The sounds of the airport – excited chatter mixed in with the occasional buzzing of wheels on metallic walkway. The smells – faint odor of cleaning supplies lingers in the air. With a flight that leaves after 1am, the faces of soon-to-be passengers appear to have more wrinkles and shoulders droop from heavy luggages, and I wonder what else they are carrying on their minds. Is it anticipation of going somewhere new? Is it sadness from an end of a vacation or chapter of life? Sitting in an airport lounge always feels strangely familiar to me – even alone, I share a common state that everyone around me is in: transition.
Though I’ve spent the last few days cleaning, packing, and moving out of my apartment, the reality of me being in Hong Kong has just sunk in. My experience last time living in another country was transformative, and I hope to achieve the same magnitude of change.
It’s the first time that I will be in Hong Kong, and it’ll be an interesting time to see how I do there for the next 4 months. Tentative plans include getting to the base camp of Mt. Everest, backpacking Southeast Asia, and going to a meditation retreat to a Zen Buddhism temple. Tentative fears include getting my passport stolen (again), gaining weight from eating dim sum every day, and severe plane turbulence.

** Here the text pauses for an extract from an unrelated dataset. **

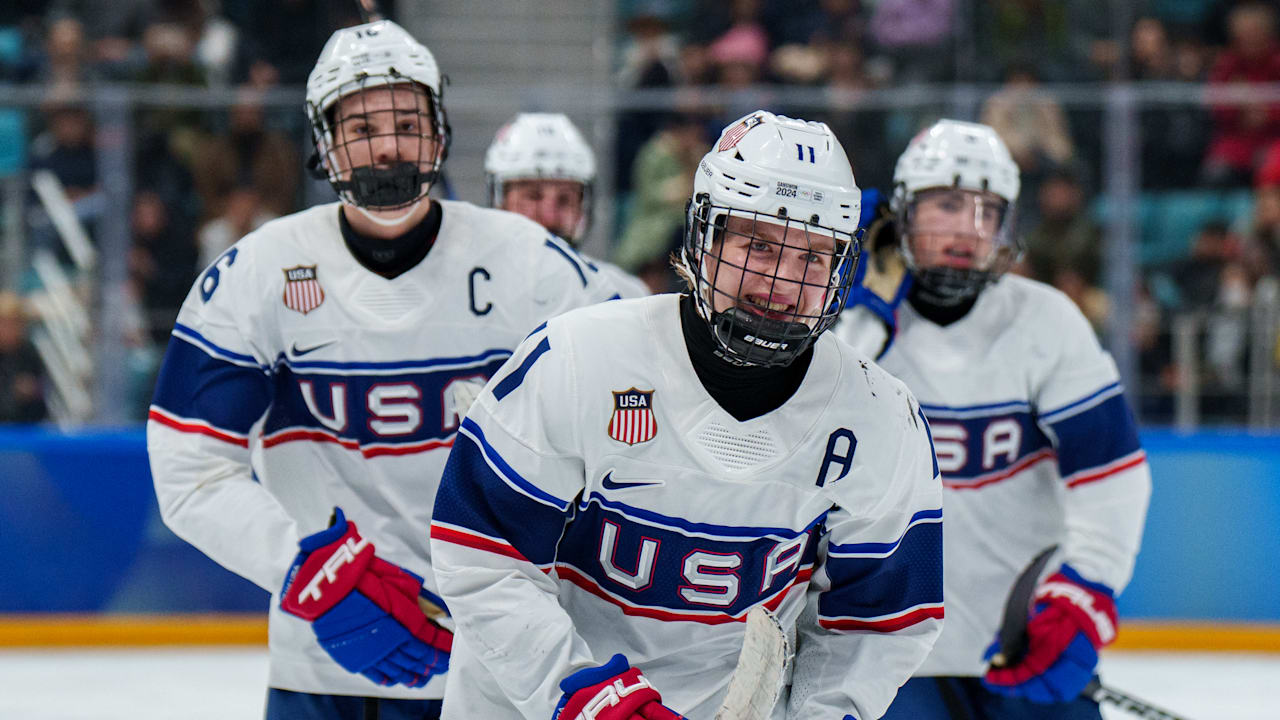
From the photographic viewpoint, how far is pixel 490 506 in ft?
5.94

Experiencing plane turbulence never fails to remind me about the fragility of life, as well as about the extraordinary advances in technology that our society has undergone in the past few decades. We are literally in a vehicle approximately 40,000 feet in the air, transporting us across oceans, barreling towards a city on the other side of the world – this subjects us to a variety of vulnerabilities often out of our control; looking out from the window on my flight this morning, I saw several bolts of lightning, which made me especially precarious about what could possibly happen.
But watching the colors from a radiant sunset surround us this high in the air, and getting to see the world wake up with just as much magnificence made the flight so, so worth it. The colors of sunrise and sunset, if I were to describe them in one word, would be something that isn’t on a color wheel, but rather a feeling of anticipation. Always precluding a change in day, as if almost announcing the arrival of day or night in color form, these two states are the only two predictable times where the sky is a gradient and not a single swab of color applied to the area as if with the paint bucket tool.
I land in Asia in the morning – the city of Hong Kong awaits, and with the beginning of another new day, my journey abroad has officially begun.